# Is it possible to use uber to hire a car for whole day in Memphis?



## Ngxfer001 (Aug 13, 2015)

I m traveling to Memphis, and i need a car with driver. I wonder if i can use uber to rent a car for the whole day? How does it work and the price?


----------



## Renaldow (Jul 17, 2015)

You possibly could. You'd have to get a driver who would agree to do that, many drivers will not. Looking at the Uber page for Memphis it shows the charge is only $0.15/minute so a driver waiting for you would be costing $9/hr plus $1 a mile. If you have a lot of driving someone may do it, but if it's a lot of waiting, I don't think many drivers are willing to wait for you at only $9/hr.

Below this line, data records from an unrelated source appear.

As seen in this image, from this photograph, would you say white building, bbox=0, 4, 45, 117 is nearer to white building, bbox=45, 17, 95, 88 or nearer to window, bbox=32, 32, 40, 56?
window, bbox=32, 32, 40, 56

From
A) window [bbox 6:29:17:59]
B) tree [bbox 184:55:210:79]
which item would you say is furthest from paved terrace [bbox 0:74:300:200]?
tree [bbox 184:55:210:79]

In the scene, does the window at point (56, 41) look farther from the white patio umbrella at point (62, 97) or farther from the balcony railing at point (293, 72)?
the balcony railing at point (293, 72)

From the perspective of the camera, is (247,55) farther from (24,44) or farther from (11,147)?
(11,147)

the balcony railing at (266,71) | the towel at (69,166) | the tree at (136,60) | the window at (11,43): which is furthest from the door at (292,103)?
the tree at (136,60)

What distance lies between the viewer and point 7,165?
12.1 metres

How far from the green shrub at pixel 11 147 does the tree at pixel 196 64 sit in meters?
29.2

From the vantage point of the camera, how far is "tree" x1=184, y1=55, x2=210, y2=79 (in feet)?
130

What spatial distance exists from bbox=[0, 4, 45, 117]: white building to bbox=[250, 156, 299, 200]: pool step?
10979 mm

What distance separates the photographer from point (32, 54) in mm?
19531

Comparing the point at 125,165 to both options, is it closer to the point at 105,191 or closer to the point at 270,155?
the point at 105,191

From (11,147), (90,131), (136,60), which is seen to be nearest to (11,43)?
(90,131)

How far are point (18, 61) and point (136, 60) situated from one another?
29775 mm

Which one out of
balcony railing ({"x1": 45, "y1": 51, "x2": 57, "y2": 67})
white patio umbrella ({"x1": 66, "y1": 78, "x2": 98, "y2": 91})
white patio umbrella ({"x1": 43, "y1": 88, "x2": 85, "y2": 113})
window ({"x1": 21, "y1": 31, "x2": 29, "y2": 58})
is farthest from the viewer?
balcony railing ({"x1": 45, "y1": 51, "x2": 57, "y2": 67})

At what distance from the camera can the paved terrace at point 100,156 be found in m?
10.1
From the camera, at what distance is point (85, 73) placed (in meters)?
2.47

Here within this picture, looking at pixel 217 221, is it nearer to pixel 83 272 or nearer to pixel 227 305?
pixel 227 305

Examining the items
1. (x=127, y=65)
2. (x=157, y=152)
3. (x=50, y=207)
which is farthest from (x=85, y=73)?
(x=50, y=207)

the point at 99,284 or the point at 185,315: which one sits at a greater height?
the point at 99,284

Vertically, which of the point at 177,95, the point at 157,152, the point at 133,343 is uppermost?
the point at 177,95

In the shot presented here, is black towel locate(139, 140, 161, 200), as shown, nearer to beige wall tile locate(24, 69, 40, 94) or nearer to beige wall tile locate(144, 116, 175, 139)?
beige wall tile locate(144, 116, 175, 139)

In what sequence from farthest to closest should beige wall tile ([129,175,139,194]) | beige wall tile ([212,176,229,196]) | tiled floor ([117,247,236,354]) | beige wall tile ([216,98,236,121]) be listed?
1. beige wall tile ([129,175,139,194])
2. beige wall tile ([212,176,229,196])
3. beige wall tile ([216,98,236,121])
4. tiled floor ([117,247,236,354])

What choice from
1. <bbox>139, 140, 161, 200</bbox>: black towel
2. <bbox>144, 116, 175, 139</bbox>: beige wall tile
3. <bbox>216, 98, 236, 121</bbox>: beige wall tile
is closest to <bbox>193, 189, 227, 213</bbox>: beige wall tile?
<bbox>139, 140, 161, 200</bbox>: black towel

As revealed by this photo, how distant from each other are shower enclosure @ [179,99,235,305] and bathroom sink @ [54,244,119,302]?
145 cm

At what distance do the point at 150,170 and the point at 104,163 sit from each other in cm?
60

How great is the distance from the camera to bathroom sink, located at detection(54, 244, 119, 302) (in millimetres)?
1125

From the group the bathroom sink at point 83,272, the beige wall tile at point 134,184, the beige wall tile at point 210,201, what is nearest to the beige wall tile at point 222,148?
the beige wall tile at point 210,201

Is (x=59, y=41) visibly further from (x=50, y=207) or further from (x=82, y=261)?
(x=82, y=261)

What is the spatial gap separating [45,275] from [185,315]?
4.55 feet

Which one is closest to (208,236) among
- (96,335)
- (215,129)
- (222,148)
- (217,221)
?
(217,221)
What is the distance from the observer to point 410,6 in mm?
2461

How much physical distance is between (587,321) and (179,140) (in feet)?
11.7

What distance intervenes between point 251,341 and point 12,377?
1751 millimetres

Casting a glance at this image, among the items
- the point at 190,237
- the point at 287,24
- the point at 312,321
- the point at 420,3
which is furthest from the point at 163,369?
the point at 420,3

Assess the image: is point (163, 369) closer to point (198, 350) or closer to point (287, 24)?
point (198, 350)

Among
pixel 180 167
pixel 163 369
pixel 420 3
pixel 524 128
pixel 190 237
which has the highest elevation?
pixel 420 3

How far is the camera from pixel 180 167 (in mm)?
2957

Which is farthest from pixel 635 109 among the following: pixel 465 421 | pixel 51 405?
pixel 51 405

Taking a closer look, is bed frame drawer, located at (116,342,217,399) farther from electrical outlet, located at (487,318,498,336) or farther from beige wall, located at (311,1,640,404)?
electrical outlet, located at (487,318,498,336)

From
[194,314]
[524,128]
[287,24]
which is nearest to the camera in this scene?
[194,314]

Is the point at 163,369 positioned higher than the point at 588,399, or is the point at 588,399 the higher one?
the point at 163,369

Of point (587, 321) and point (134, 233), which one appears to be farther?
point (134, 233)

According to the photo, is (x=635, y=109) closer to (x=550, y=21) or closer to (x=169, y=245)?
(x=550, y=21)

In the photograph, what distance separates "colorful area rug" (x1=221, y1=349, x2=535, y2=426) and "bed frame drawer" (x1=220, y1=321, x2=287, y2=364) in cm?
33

How does it work? You request a ride, and when the driver gets there tell them what you have in mind and ask them politely if they'd be willing to do that. When they tell you no you accept that because they drive Uber to earn money, not serve you. And by waiting on you all day they make no money. If they say yes, you are very grateful and have at least $50 cash in your pocket to tip them with at the end of the day. Preferably more.


----------



## Disgusted Driver (Jan 9, 2015)

My suggestion is that when you get your first ride of the day, ask them if they are willing to do it for the day, you can't really prearrange this unless you approach drivers in advance. You will probably have a hard time because the waiting time billed is so low. The 9. an hour and $1 a mile Renaldow mentions is the gross, the driver only gets 80% of that. So I don't think you are going to get someone to wait for $7.20 an hour. If the convenience of having someone at your beck and call is worth it to you I suggest you approach the driver and offer them at least $50 above the fare, promise them that up front then they might be willing.


----------



## thehappytypist (Oct 9, 2014)

Just keep in mind the trip will auto-cancel after 4 hours and you'll have to request a new ride and have your driver accept.


----------



## Teksaz (Mar 16, 2015)

Ngxfer001 why don't you just rent a car? You can get a small car for about $30.00-$40.00 per day. I wouldn't expect one driver for the day unless you tip really well.

I guess you could end the trips and summons another Goober driver when your ready. I'm sure if Memphis is like every other market, there's no shortage of drivers.


----------



## Hondaguy7643 (Apr 18, 2015)

Just get a new Uber driver each time.

If it's insisted on having the same one all day, then do the math and pre-arrange an hourly figure to tip for waiting time. Per some of the posts above it's already known that the driver is making $7.20, after Uber's cut, per waiting hour - meaning no driving. So one could say "I'll tip you $10 per waiting hour". Give the first hour up-front, and the following tips at the end of each hour completed. If you actually get driven around during an hour, tip an extra $5 for the ride itself. So some hour's the tip would be $15 and for hours the driver just wait's they'd get $10. Of course my numbers are purely opinion and just used for example...adjust them based on personal preference and whatever the driver agrees to. That's really the only way I see it working unless a sucker driver gets reeled in to this...in which case that'd be a great deal - for you.


----------



## Simon (Jan 4, 2015)




----------



## WaywerdSon (Jun 28, 2015)

Assuming you will be in areas that are fairly traffic dense, it would be cheaper for you and not much less convenient to request a new car everytime you need it. In most areas of a city like Memphis, 10 minutes is probably your maximum wait time, so its not going to take a ton of extra time and will save you the cash you would be dropping on idle time


----------



## UberLou (May 5, 2015)

I thought it was "Walking In Memphis".........


----------



## DucatiDan (Jul 26, 2015)

Simon said:


>


This is actually a very cool and inventive movie (Collateral) shot that is apt for the topic. I would advice to get your full day tip prior to agreeing to this.
And tell Tom Cruise you're busy!


----------